Re: The Future

From: Arjan de Vet <Arjan.deVet@dont-contact.us>
Date: Thu, 2 Jan 1997 21:47:25 +0100 (MET)

In article <199701021742.SAA27886@moebius.space.net> you write:

>1) make the ACL module a seperate process.
> Why? We are a ISP in Germany. We primarily provide the squid service
> to our customers. Unfortunately our class C networks are not
> contiguous, so we had a rather long ACL list. We noticed that this
> had caused some significant performance degredations (as squid has
> to check the ACL list on every connection it receives). I have played
> with the order of the ACLs and moved the most frequently used to the
> top of the list. This made things a bit faster. But finally we

Some time ago I contributed some code which already does this and has been
included since squid-1.1.beta5: an IP address for which a successful lookup
was done is moved to the front of the list. Are you sure that this was
really causing the performance problem? I'm using an accesslist of 1200+ IP
addresses and networks without any problems.
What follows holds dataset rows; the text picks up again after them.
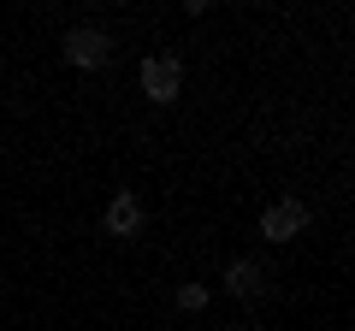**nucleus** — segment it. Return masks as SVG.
<instances>
[{
	"instance_id": "obj_1",
	"label": "nucleus",
	"mask_w": 355,
	"mask_h": 331,
	"mask_svg": "<svg viewBox=\"0 0 355 331\" xmlns=\"http://www.w3.org/2000/svg\"><path fill=\"white\" fill-rule=\"evenodd\" d=\"M60 53H65V65H77V71H101L107 60H113V36L107 30H71V36L60 42Z\"/></svg>"
},
{
	"instance_id": "obj_2",
	"label": "nucleus",
	"mask_w": 355,
	"mask_h": 331,
	"mask_svg": "<svg viewBox=\"0 0 355 331\" xmlns=\"http://www.w3.org/2000/svg\"><path fill=\"white\" fill-rule=\"evenodd\" d=\"M142 89H148L154 107H172L178 89H184V65H178L172 53H148V60H142Z\"/></svg>"
},
{
	"instance_id": "obj_3",
	"label": "nucleus",
	"mask_w": 355,
	"mask_h": 331,
	"mask_svg": "<svg viewBox=\"0 0 355 331\" xmlns=\"http://www.w3.org/2000/svg\"><path fill=\"white\" fill-rule=\"evenodd\" d=\"M101 225H107V237H142V225H148V207H142V195L137 190H113V195H107V219H101Z\"/></svg>"
},
{
	"instance_id": "obj_4",
	"label": "nucleus",
	"mask_w": 355,
	"mask_h": 331,
	"mask_svg": "<svg viewBox=\"0 0 355 331\" xmlns=\"http://www.w3.org/2000/svg\"><path fill=\"white\" fill-rule=\"evenodd\" d=\"M308 231V207L296 202V195H284V202H272L261 213V237L266 242H291V237H302Z\"/></svg>"
},
{
	"instance_id": "obj_5",
	"label": "nucleus",
	"mask_w": 355,
	"mask_h": 331,
	"mask_svg": "<svg viewBox=\"0 0 355 331\" xmlns=\"http://www.w3.org/2000/svg\"><path fill=\"white\" fill-rule=\"evenodd\" d=\"M225 290L237 296V302H254V296L266 290V267L261 260H231L225 267Z\"/></svg>"
},
{
	"instance_id": "obj_6",
	"label": "nucleus",
	"mask_w": 355,
	"mask_h": 331,
	"mask_svg": "<svg viewBox=\"0 0 355 331\" xmlns=\"http://www.w3.org/2000/svg\"><path fill=\"white\" fill-rule=\"evenodd\" d=\"M178 307H184V314H202L207 307V284H178Z\"/></svg>"
}]
</instances>
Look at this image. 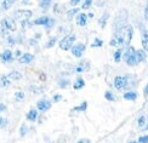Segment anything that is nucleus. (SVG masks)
Wrapping results in <instances>:
<instances>
[{
  "label": "nucleus",
  "instance_id": "obj_1",
  "mask_svg": "<svg viewBox=\"0 0 148 143\" xmlns=\"http://www.w3.org/2000/svg\"><path fill=\"white\" fill-rule=\"evenodd\" d=\"M132 27L126 24L123 28L118 29V33L115 34L114 38L110 40L109 44L112 46H119V45H129L132 39Z\"/></svg>",
  "mask_w": 148,
  "mask_h": 143
},
{
  "label": "nucleus",
  "instance_id": "obj_2",
  "mask_svg": "<svg viewBox=\"0 0 148 143\" xmlns=\"http://www.w3.org/2000/svg\"><path fill=\"white\" fill-rule=\"evenodd\" d=\"M135 52H136V51H135V49L130 46V47H127V50L124 53L125 61H126V63L129 66H135V64L138 63L137 60H136V53H135Z\"/></svg>",
  "mask_w": 148,
  "mask_h": 143
},
{
  "label": "nucleus",
  "instance_id": "obj_3",
  "mask_svg": "<svg viewBox=\"0 0 148 143\" xmlns=\"http://www.w3.org/2000/svg\"><path fill=\"white\" fill-rule=\"evenodd\" d=\"M75 41V35H67L64 39H62V41L60 42V47L64 50V51H67V50H69L73 45V42Z\"/></svg>",
  "mask_w": 148,
  "mask_h": 143
},
{
  "label": "nucleus",
  "instance_id": "obj_4",
  "mask_svg": "<svg viewBox=\"0 0 148 143\" xmlns=\"http://www.w3.org/2000/svg\"><path fill=\"white\" fill-rule=\"evenodd\" d=\"M126 18H127L126 11L125 10H121L119 14H118V16H116V18H115V28H116V30L125 26L124 23L126 22Z\"/></svg>",
  "mask_w": 148,
  "mask_h": 143
},
{
  "label": "nucleus",
  "instance_id": "obj_5",
  "mask_svg": "<svg viewBox=\"0 0 148 143\" xmlns=\"http://www.w3.org/2000/svg\"><path fill=\"white\" fill-rule=\"evenodd\" d=\"M32 17V12L29 10H18L15 12V18L21 22H26Z\"/></svg>",
  "mask_w": 148,
  "mask_h": 143
},
{
  "label": "nucleus",
  "instance_id": "obj_6",
  "mask_svg": "<svg viewBox=\"0 0 148 143\" xmlns=\"http://www.w3.org/2000/svg\"><path fill=\"white\" fill-rule=\"evenodd\" d=\"M127 79L125 77H115L114 79V86H115V89H118V90H123V89H125L127 88Z\"/></svg>",
  "mask_w": 148,
  "mask_h": 143
},
{
  "label": "nucleus",
  "instance_id": "obj_7",
  "mask_svg": "<svg viewBox=\"0 0 148 143\" xmlns=\"http://www.w3.org/2000/svg\"><path fill=\"white\" fill-rule=\"evenodd\" d=\"M53 20H51V18H49V17H46V16H44V17H40V18H38L35 22H34V24H36V26H46V27H51V26H53Z\"/></svg>",
  "mask_w": 148,
  "mask_h": 143
},
{
  "label": "nucleus",
  "instance_id": "obj_8",
  "mask_svg": "<svg viewBox=\"0 0 148 143\" xmlns=\"http://www.w3.org/2000/svg\"><path fill=\"white\" fill-rule=\"evenodd\" d=\"M84 51H85V45L84 44H78V45L72 47V53L75 56V57H82Z\"/></svg>",
  "mask_w": 148,
  "mask_h": 143
},
{
  "label": "nucleus",
  "instance_id": "obj_9",
  "mask_svg": "<svg viewBox=\"0 0 148 143\" xmlns=\"http://www.w3.org/2000/svg\"><path fill=\"white\" fill-rule=\"evenodd\" d=\"M3 27H6L10 30H16V26H15V23H14V21H12L11 18H4Z\"/></svg>",
  "mask_w": 148,
  "mask_h": 143
},
{
  "label": "nucleus",
  "instance_id": "obj_10",
  "mask_svg": "<svg viewBox=\"0 0 148 143\" xmlns=\"http://www.w3.org/2000/svg\"><path fill=\"white\" fill-rule=\"evenodd\" d=\"M38 108H39V110H42V112H45V110H49L50 109V107H51V103L49 102V101H39L38 102Z\"/></svg>",
  "mask_w": 148,
  "mask_h": 143
},
{
  "label": "nucleus",
  "instance_id": "obj_11",
  "mask_svg": "<svg viewBox=\"0 0 148 143\" xmlns=\"http://www.w3.org/2000/svg\"><path fill=\"white\" fill-rule=\"evenodd\" d=\"M34 60V56L30 55V53H24L22 57L20 58V62L21 63H29V62H32Z\"/></svg>",
  "mask_w": 148,
  "mask_h": 143
},
{
  "label": "nucleus",
  "instance_id": "obj_12",
  "mask_svg": "<svg viewBox=\"0 0 148 143\" xmlns=\"http://www.w3.org/2000/svg\"><path fill=\"white\" fill-rule=\"evenodd\" d=\"M0 57H1V60L4 62H9V61L12 60V52L9 51V50H5V51L1 55H0Z\"/></svg>",
  "mask_w": 148,
  "mask_h": 143
},
{
  "label": "nucleus",
  "instance_id": "obj_13",
  "mask_svg": "<svg viewBox=\"0 0 148 143\" xmlns=\"http://www.w3.org/2000/svg\"><path fill=\"white\" fill-rule=\"evenodd\" d=\"M142 46L145 51H148V30H143L142 33Z\"/></svg>",
  "mask_w": 148,
  "mask_h": 143
},
{
  "label": "nucleus",
  "instance_id": "obj_14",
  "mask_svg": "<svg viewBox=\"0 0 148 143\" xmlns=\"http://www.w3.org/2000/svg\"><path fill=\"white\" fill-rule=\"evenodd\" d=\"M124 98L127 99V101H135V99L137 98V94L134 91H129L126 94H124Z\"/></svg>",
  "mask_w": 148,
  "mask_h": 143
},
{
  "label": "nucleus",
  "instance_id": "obj_15",
  "mask_svg": "<svg viewBox=\"0 0 148 143\" xmlns=\"http://www.w3.org/2000/svg\"><path fill=\"white\" fill-rule=\"evenodd\" d=\"M135 53H136L137 62H142V61L146 60V52H145V50H138V51H136Z\"/></svg>",
  "mask_w": 148,
  "mask_h": 143
},
{
  "label": "nucleus",
  "instance_id": "obj_16",
  "mask_svg": "<svg viewBox=\"0 0 148 143\" xmlns=\"http://www.w3.org/2000/svg\"><path fill=\"white\" fill-rule=\"evenodd\" d=\"M77 23L79 26H85L86 24V15L85 14H80L77 18Z\"/></svg>",
  "mask_w": 148,
  "mask_h": 143
},
{
  "label": "nucleus",
  "instance_id": "obj_17",
  "mask_svg": "<svg viewBox=\"0 0 148 143\" xmlns=\"http://www.w3.org/2000/svg\"><path fill=\"white\" fill-rule=\"evenodd\" d=\"M36 116H38V112H36L35 109H32L29 112V113L27 114V119L30 120V121H34L36 119Z\"/></svg>",
  "mask_w": 148,
  "mask_h": 143
},
{
  "label": "nucleus",
  "instance_id": "obj_18",
  "mask_svg": "<svg viewBox=\"0 0 148 143\" xmlns=\"http://www.w3.org/2000/svg\"><path fill=\"white\" fill-rule=\"evenodd\" d=\"M10 85V81H9V77H1L0 78V86L1 88H8V86Z\"/></svg>",
  "mask_w": 148,
  "mask_h": 143
},
{
  "label": "nucleus",
  "instance_id": "obj_19",
  "mask_svg": "<svg viewBox=\"0 0 148 143\" xmlns=\"http://www.w3.org/2000/svg\"><path fill=\"white\" fill-rule=\"evenodd\" d=\"M89 68V64L88 63H83V64H79L78 67H75V72L77 73H83V72H85L86 69Z\"/></svg>",
  "mask_w": 148,
  "mask_h": 143
},
{
  "label": "nucleus",
  "instance_id": "obj_20",
  "mask_svg": "<svg viewBox=\"0 0 148 143\" xmlns=\"http://www.w3.org/2000/svg\"><path fill=\"white\" fill-rule=\"evenodd\" d=\"M84 85H85V83H84V80L83 79H78L75 83H74V85H73V88L75 89V90H79V89H82V88H84Z\"/></svg>",
  "mask_w": 148,
  "mask_h": 143
},
{
  "label": "nucleus",
  "instance_id": "obj_21",
  "mask_svg": "<svg viewBox=\"0 0 148 143\" xmlns=\"http://www.w3.org/2000/svg\"><path fill=\"white\" fill-rule=\"evenodd\" d=\"M22 78L21 75V73H18V72H11L9 74V79H12V80H20Z\"/></svg>",
  "mask_w": 148,
  "mask_h": 143
},
{
  "label": "nucleus",
  "instance_id": "obj_22",
  "mask_svg": "<svg viewBox=\"0 0 148 143\" xmlns=\"http://www.w3.org/2000/svg\"><path fill=\"white\" fill-rule=\"evenodd\" d=\"M15 1H16V0H4V3H3V9H4V10L10 9L11 6H12V4H14Z\"/></svg>",
  "mask_w": 148,
  "mask_h": 143
},
{
  "label": "nucleus",
  "instance_id": "obj_23",
  "mask_svg": "<svg viewBox=\"0 0 148 143\" xmlns=\"http://www.w3.org/2000/svg\"><path fill=\"white\" fill-rule=\"evenodd\" d=\"M146 122H147V118H146L145 115H142V116H141L140 119H138V126H140V127H143V126L146 125Z\"/></svg>",
  "mask_w": 148,
  "mask_h": 143
},
{
  "label": "nucleus",
  "instance_id": "obj_24",
  "mask_svg": "<svg viewBox=\"0 0 148 143\" xmlns=\"http://www.w3.org/2000/svg\"><path fill=\"white\" fill-rule=\"evenodd\" d=\"M104 97H106L108 101H114V99H115V97L113 96V94H112V92H109V91H107L106 94H104Z\"/></svg>",
  "mask_w": 148,
  "mask_h": 143
},
{
  "label": "nucleus",
  "instance_id": "obj_25",
  "mask_svg": "<svg viewBox=\"0 0 148 143\" xmlns=\"http://www.w3.org/2000/svg\"><path fill=\"white\" fill-rule=\"evenodd\" d=\"M120 57H121V50H118V51H115V53H114V61L119 62Z\"/></svg>",
  "mask_w": 148,
  "mask_h": 143
},
{
  "label": "nucleus",
  "instance_id": "obj_26",
  "mask_svg": "<svg viewBox=\"0 0 148 143\" xmlns=\"http://www.w3.org/2000/svg\"><path fill=\"white\" fill-rule=\"evenodd\" d=\"M107 18H108V14H104V15L102 16V18L100 20V24H101V27H104V24H106Z\"/></svg>",
  "mask_w": 148,
  "mask_h": 143
},
{
  "label": "nucleus",
  "instance_id": "obj_27",
  "mask_svg": "<svg viewBox=\"0 0 148 143\" xmlns=\"http://www.w3.org/2000/svg\"><path fill=\"white\" fill-rule=\"evenodd\" d=\"M138 143H148V135L141 136V137L138 138Z\"/></svg>",
  "mask_w": 148,
  "mask_h": 143
},
{
  "label": "nucleus",
  "instance_id": "obj_28",
  "mask_svg": "<svg viewBox=\"0 0 148 143\" xmlns=\"http://www.w3.org/2000/svg\"><path fill=\"white\" fill-rule=\"evenodd\" d=\"M51 1H52V0H41V4L40 5L42 6V8H47V6L51 4Z\"/></svg>",
  "mask_w": 148,
  "mask_h": 143
},
{
  "label": "nucleus",
  "instance_id": "obj_29",
  "mask_svg": "<svg viewBox=\"0 0 148 143\" xmlns=\"http://www.w3.org/2000/svg\"><path fill=\"white\" fill-rule=\"evenodd\" d=\"M102 44H103V41L102 40H100V39H96L95 40V42L92 44V47H96V46H102Z\"/></svg>",
  "mask_w": 148,
  "mask_h": 143
},
{
  "label": "nucleus",
  "instance_id": "obj_30",
  "mask_svg": "<svg viewBox=\"0 0 148 143\" xmlns=\"http://www.w3.org/2000/svg\"><path fill=\"white\" fill-rule=\"evenodd\" d=\"M91 3H92V0H85V3H84V5H83V9H89L90 5H91Z\"/></svg>",
  "mask_w": 148,
  "mask_h": 143
},
{
  "label": "nucleus",
  "instance_id": "obj_31",
  "mask_svg": "<svg viewBox=\"0 0 148 143\" xmlns=\"http://www.w3.org/2000/svg\"><path fill=\"white\" fill-rule=\"evenodd\" d=\"M86 107H88V103L84 102V103H83V105H80L79 108H75V110H85V109H86Z\"/></svg>",
  "mask_w": 148,
  "mask_h": 143
},
{
  "label": "nucleus",
  "instance_id": "obj_32",
  "mask_svg": "<svg viewBox=\"0 0 148 143\" xmlns=\"http://www.w3.org/2000/svg\"><path fill=\"white\" fill-rule=\"evenodd\" d=\"M6 124H8V121H6L5 119H3V118H0V129L4 127V126L6 125Z\"/></svg>",
  "mask_w": 148,
  "mask_h": 143
},
{
  "label": "nucleus",
  "instance_id": "obj_33",
  "mask_svg": "<svg viewBox=\"0 0 148 143\" xmlns=\"http://www.w3.org/2000/svg\"><path fill=\"white\" fill-rule=\"evenodd\" d=\"M75 12H78V9H74V10H72V11H69V12H68V18H72L73 15L75 14Z\"/></svg>",
  "mask_w": 148,
  "mask_h": 143
},
{
  "label": "nucleus",
  "instance_id": "obj_34",
  "mask_svg": "<svg viewBox=\"0 0 148 143\" xmlns=\"http://www.w3.org/2000/svg\"><path fill=\"white\" fill-rule=\"evenodd\" d=\"M55 41H56V38H52V39H51L50 41H49V44H47V46H49V47H50V46H52V45L55 44Z\"/></svg>",
  "mask_w": 148,
  "mask_h": 143
},
{
  "label": "nucleus",
  "instance_id": "obj_35",
  "mask_svg": "<svg viewBox=\"0 0 148 143\" xmlns=\"http://www.w3.org/2000/svg\"><path fill=\"white\" fill-rule=\"evenodd\" d=\"M145 18H146V21H148V4H147L146 10H145Z\"/></svg>",
  "mask_w": 148,
  "mask_h": 143
},
{
  "label": "nucleus",
  "instance_id": "obj_36",
  "mask_svg": "<svg viewBox=\"0 0 148 143\" xmlns=\"http://www.w3.org/2000/svg\"><path fill=\"white\" fill-rule=\"evenodd\" d=\"M79 1H80V0H71V5L72 6H75L77 4H79Z\"/></svg>",
  "mask_w": 148,
  "mask_h": 143
},
{
  "label": "nucleus",
  "instance_id": "obj_37",
  "mask_svg": "<svg viewBox=\"0 0 148 143\" xmlns=\"http://www.w3.org/2000/svg\"><path fill=\"white\" fill-rule=\"evenodd\" d=\"M26 130H27L26 126H22V129H21V135H22V136L26 135Z\"/></svg>",
  "mask_w": 148,
  "mask_h": 143
},
{
  "label": "nucleus",
  "instance_id": "obj_38",
  "mask_svg": "<svg viewBox=\"0 0 148 143\" xmlns=\"http://www.w3.org/2000/svg\"><path fill=\"white\" fill-rule=\"evenodd\" d=\"M16 97H17V98H23L24 95L22 94V92H17V94H16Z\"/></svg>",
  "mask_w": 148,
  "mask_h": 143
},
{
  "label": "nucleus",
  "instance_id": "obj_39",
  "mask_svg": "<svg viewBox=\"0 0 148 143\" xmlns=\"http://www.w3.org/2000/svg\"><path fill=\"white\" fill-rule=\"evenodd\" d=\"M78 143H90V140H86V138H84V140H80Z\"/></svg>",
  "mask_w": 148,
  "mask_h": 143
},
{
  "label": "nucleus",
  "instance_id": "obj_40",
  "mask_svg": "<svg viewBox=\"0 0 148 143\" xmlns=\"http://www.w3.org/2000/svg\"><path fill=\"white\" fill-rule=\"evenodd\" d=\"M145 96H148V84H147V86L145 88Z\"/></svg>",
  "mask_w": 148,
  "mask_h": 143
},
{
  "label": "nucleus",
  "instance_id": "obj_41",
  "mask_svg": "<svg viewBox=\"0 0 148 143\" xmlns=\"http://www.w3.org/2000/svg\"><path fill=\"white\" fill-rule=\"evenodd\" d=\"M5 109H6L5 105H4V104H0V112H3V110H5Z\"/></svg>",
  "mask_w": 148,
  "mask_h": 143
},
{
  "label": "nucleus",
  "instance_id": "obj_42",
  "mask_svg": "<svg viewBox=\"0 0 148 143\" xmlns=\"http://www.w3.org/2000/svg\"><path fill=\"white\" fill-rule=\"evenodd\" d=\"M62 97L61 96H55V102H58V99H61Z\"/></svg>",
  "mask_w": 148,
  "mask_h": 143
}]
</instances>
> decided to ignore the "holes" in the list and open quasi class B
> nets. This reduced the list from more thn 100 entries to about 20 and
> made squid faster again.

What kind of machine is this? What version of Squid did you use?

> My idea was to make a seperate module like dnsserver and put all the
> ACL stuff there.

This will give extra communications overhead and it's better to keep it in
one process so that we can use historic information (that's what my patch
does and it only works so nice because squid is a single process daemon).

I also posted on this mailing list an experimental patch which used
balanced binary trees to store these access lists. This gives much better
and guaranteed logarithmic search performance. Let's see if I can find
time to make a new version which could be included in squid-1.2.